Overall, I don’t even understand why they are bothering to build this benchmark. The tests are too simplistic, and some of the results are way out there. One of the key ways to evaluate a new benchmark is to prove that it highlights trends that are already known. This benchmark suggests that the G5 has awesome integer and memory performance, which is known to be untrue. Since the source code to the benchmark is unavailable, its impossible to tell why the benchmark is giving incorrect answers, and its not possible to recompile and test for yourself either.
its not possible to recompile and test for yourself either.
Well, you could download the executables from the link below, if you’re inclined to run such untrusted code:
http://www.geekpatrol.ca/article/97/geekbench-preview
But I just don’t understand why they don’t publish the source and the compiler settings. What do they have to hide?
Being that the mac is at least $3000 or so, couldn’t they at least have used an AMD machine w/ an athlon or opteron dual core that has 1mb L2 cache per core? The lowest level athlon w/ this cache is the $500(for cpu only) athlon x2 4400 i believe.
The blowfish cache test is run on two 32 bit values. That’s 8 bytes, for those of you keeping track. The whole operation takes up less than 6 k when you add it all up. I’m no CPU expert, but how do you suppose that 6 k doesn’t fit into the cache on an X2?
We could have run the tests on an Opteron or a newer, higher end Athlon, but we’re working with the kindness of strangers at this point.
Here’s something to consider for a moment: despite what you may think, this is still about the testing rather than the results right now. The fact that you may not believe that does not make it any less true. The only real reason for the second article is that a whole bunch of people wanted to see results for newer x86 CPUs. Also, we’re not trying for the theoretical values in any of our tests, we’re just running regular code through the machines. I guess you could say that we’re working towards a real world synthetic benchmark.

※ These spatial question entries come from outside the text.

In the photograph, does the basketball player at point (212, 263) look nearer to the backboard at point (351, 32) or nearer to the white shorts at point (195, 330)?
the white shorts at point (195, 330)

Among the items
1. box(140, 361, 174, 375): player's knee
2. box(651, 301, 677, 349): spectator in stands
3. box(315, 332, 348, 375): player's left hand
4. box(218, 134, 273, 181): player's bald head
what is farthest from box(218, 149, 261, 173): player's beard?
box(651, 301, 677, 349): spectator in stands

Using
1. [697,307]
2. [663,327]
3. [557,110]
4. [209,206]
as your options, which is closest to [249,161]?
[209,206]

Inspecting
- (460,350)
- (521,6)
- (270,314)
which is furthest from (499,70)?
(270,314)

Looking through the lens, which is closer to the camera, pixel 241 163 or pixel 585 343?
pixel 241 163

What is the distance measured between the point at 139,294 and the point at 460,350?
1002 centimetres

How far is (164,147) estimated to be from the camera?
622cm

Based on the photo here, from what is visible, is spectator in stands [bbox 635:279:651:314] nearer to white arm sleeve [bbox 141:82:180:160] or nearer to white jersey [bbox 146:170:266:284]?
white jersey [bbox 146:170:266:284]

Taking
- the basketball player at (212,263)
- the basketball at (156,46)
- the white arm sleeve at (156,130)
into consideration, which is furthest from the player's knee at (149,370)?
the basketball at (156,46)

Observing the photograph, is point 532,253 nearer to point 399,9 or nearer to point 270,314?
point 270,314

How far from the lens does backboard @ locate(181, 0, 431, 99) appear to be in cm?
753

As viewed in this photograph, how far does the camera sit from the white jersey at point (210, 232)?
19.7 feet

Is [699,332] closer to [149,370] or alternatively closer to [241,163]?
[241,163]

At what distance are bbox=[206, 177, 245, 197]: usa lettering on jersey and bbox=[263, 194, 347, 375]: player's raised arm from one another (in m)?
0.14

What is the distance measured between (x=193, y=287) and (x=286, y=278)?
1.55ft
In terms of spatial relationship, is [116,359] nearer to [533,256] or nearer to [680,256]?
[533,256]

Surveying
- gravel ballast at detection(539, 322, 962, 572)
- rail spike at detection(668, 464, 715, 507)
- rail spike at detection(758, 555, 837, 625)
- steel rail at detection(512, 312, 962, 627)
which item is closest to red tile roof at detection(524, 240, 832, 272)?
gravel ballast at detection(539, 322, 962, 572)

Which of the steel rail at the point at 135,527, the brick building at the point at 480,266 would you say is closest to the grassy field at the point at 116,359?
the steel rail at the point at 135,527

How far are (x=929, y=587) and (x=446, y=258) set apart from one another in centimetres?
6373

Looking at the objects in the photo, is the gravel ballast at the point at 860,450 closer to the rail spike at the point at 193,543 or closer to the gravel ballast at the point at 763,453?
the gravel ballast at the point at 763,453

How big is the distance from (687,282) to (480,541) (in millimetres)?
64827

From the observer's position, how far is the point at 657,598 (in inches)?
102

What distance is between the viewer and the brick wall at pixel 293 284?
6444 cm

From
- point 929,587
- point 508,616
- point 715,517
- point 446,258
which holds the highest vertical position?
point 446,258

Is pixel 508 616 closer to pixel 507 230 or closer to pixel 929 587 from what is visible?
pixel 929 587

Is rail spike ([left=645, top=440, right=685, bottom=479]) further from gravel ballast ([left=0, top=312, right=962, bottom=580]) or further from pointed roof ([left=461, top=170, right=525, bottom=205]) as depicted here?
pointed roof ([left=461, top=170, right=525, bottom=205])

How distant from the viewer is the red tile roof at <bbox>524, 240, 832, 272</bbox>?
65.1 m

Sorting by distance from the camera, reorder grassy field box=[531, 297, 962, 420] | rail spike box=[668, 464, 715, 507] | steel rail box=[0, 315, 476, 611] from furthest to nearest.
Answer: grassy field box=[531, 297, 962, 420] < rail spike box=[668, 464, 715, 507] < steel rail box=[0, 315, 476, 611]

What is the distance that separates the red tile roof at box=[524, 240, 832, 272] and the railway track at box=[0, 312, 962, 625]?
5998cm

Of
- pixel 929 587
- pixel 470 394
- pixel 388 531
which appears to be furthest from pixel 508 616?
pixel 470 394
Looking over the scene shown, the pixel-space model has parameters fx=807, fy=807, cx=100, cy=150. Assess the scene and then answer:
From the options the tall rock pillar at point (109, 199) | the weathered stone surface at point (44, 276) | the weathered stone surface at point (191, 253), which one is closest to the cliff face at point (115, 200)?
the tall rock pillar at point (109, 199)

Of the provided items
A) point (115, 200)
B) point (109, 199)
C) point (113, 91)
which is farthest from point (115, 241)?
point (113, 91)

Anyway, now back to your regularly scheduled commenting.
The blowfish cache test is run on two 32 bit values. That’s 8 bytes, for those of you keeping track. The whole operation takes up less than 6 k when you add it all up. I’m no CPU expert, but how do you suppose that 6 k doesn’t fit into the cache on an X2?
I presume you’re encrypting more than 8 bytes. How big is the data set that you’re encrypting?
Here’s something to consider for a moment: despite what you may think, this is still about the testing rather than the results right now.
First, if it wasn’t about the CPUs, you wouldn’t be commenting on their relative performance. People see you benchmark and start making comments like “it looks like it was a mistake for Apple to switch to x86”, and that just doesn’t make sense. Moreover, part of the reason I’m pointing to the flaws in the result is because it reflects on the benchmark itself. If the benchmark tells you 2 + 2 = 5, there is something wrong with the benchmark. Your results for integer performance and memory performance are at odds with nbench, SPEC, and a whole bunch of proven benchmarks. Clearly, something is wrong with the benchmark.